> [TRAVAIL À FAIRE]:
**1.** Répondez aux questions suivantes à partir du texte sur la diffusion d'informations sur les réseaux sociaux.
(a) Combien de photos sont partagées chaque jour sur les réseaux communautaires ?
(b) À quels dangers connus Pierre Trudel compare-t-il les risques d'une diffusion ?
(c) Selon l'enquête de Jobvite publiée en 2014, quelle proportion d'employeurs a reconsidéré des candidats après la lecture de leur profil en ligne ?
**2.** Reprenez tel quel le passage du texte sur la diffusion d'informations sur les réseaux sociaux, de « Confusion entre sphères » jusqu'à « employeur-employé avec Facebook. ».

« On dispose aujourd’hui d’une capacité de diffuser des informations comparable à celle qui, jadis, était réservée aux médias de masse, explique le professeur titulaire à la Faculté de droit et responsable du programme en droit des technologies de l’information, Pierre Trudel. Il s’agit d’une situation qui demande à tous d’être beaucoup plus conscients de la nécessité de gérer soi-même les informations que l’on diffuse ou que l’on permet d’être diffusées dans des environnements de réseaux. »
Snapchat, Twitter, Facebook, Instagram… chaque jour, ce sont près d’un demi-milliard de photos qui sont partagées sur ces réseaux communautaires*, créant ainsi une banalité dans le geste de publier une information parfois intime. « Je ne pense pas que la publication d’informations puisse avoir un réel impact et, si oui, ça ne m’inquiète pas », révèle l’étudiant à la maîtrise en philosophie à l’UdeM Guillaume Soucy.
Selon M. Trudel, notre environnement comporte pourtant des risques différents de ceux qui prévalaient à l’époque à laquelle ces informations étaient plus difficiles à diffuser. « Il est important d’évaluer les risques d’une diffusion de la même manière qu’on est au courant des dangers d’utiliser une tondeuse, une automobile ou même un parachute ; il faut connaître les risques et en prendre conscience », précise-t-il.
Pour l’étudiant au baccalauréat en études allemandes à l’UdeM Steven Gauthier-Constantin, il faut notamment faire attention à ne pas publier sur le coup de l’émotion, pour ne rien regretter. « Ce que l’on publie sur Facebook ne nous appartient plus, affirme-t-il. Tout le monde peut y avoir accès et diffuser l’information comme il le désire. »
Confusion entre sphères privée et professionnelle
Selon l’enquête Social Recruiting Survey publiée en 2014 par la plateforme de recrutement Jobvite, 93 % des employeurs consultent ou prévoient utiliser les réseaux sociaux dans leurs démarches d’embauche et 55 % d’entre eux ont reconsidéré les candidats par la lecture de leur profil en ligne. « Il y a plusieurs entreprises qui vont maintenant aller visiter les sites de médias sociaux pour trouver l’information sur leurs futurs employés, et ce avant, pendant et après les entrevues », affirme le professeur agrégé à la Faculté de droit de l’UdeM, Nicolas Vermeys, qui s’est intéressé, dans un de ses ouvrages, à la relation employeur-employé avec Facebook.

Enregistrements extraits:
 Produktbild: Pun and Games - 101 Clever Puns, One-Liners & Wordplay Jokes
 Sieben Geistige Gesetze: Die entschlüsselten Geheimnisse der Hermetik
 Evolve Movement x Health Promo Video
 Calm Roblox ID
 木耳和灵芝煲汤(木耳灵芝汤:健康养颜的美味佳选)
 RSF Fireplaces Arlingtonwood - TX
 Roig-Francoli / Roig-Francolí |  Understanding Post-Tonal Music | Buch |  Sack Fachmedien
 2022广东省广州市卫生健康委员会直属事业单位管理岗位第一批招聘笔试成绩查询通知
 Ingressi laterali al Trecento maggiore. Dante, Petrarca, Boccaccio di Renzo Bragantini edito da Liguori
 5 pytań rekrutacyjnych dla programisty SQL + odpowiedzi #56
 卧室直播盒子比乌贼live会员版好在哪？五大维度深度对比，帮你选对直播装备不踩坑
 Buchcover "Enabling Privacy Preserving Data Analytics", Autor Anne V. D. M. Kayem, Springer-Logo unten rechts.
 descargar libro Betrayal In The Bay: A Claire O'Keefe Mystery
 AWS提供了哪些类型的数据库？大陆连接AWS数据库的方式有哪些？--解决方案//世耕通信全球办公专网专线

> [CORRIGÉ DE L'EXERCICE]:
**1.**
(a) Près d'un demi-milliard de photos sont partagées chaque jour.
(b) Il les compare aux dangers d'utiliser une tondeuse, une automobile ou même un parachute.
(c) 55 % des employeurs ont reconsidéré des candidats après la lecture de leur profil en ligne.

**2.**
Confusion entre sphères privée et professionnelle
Selon l’enquête Social Recruiting Survey publiée en 2014 par la plateforme de recrutement Jobvite, 93 % des employeurs consultent ou prévoient utiliser les réseaux sociaux dans leurs démarches d’embauche et 55 % d’entre eux ont reconsidéré les candidats par la lecture de leur profil en ligne. « Il y a plusieurs entreprises qui vont maintenant aller visiter les sites de médias sociaux pour trouver l’information sur leurs futurs employés, et ce avant, pendant et après les entrevues », affirme le professeur agrégé à la Faculté de droit de l’UdeM, Nicolas Vermeys, qui s’est intéressé, dans un de ses ouvrages, à la relation employeur-employé avec Facebook.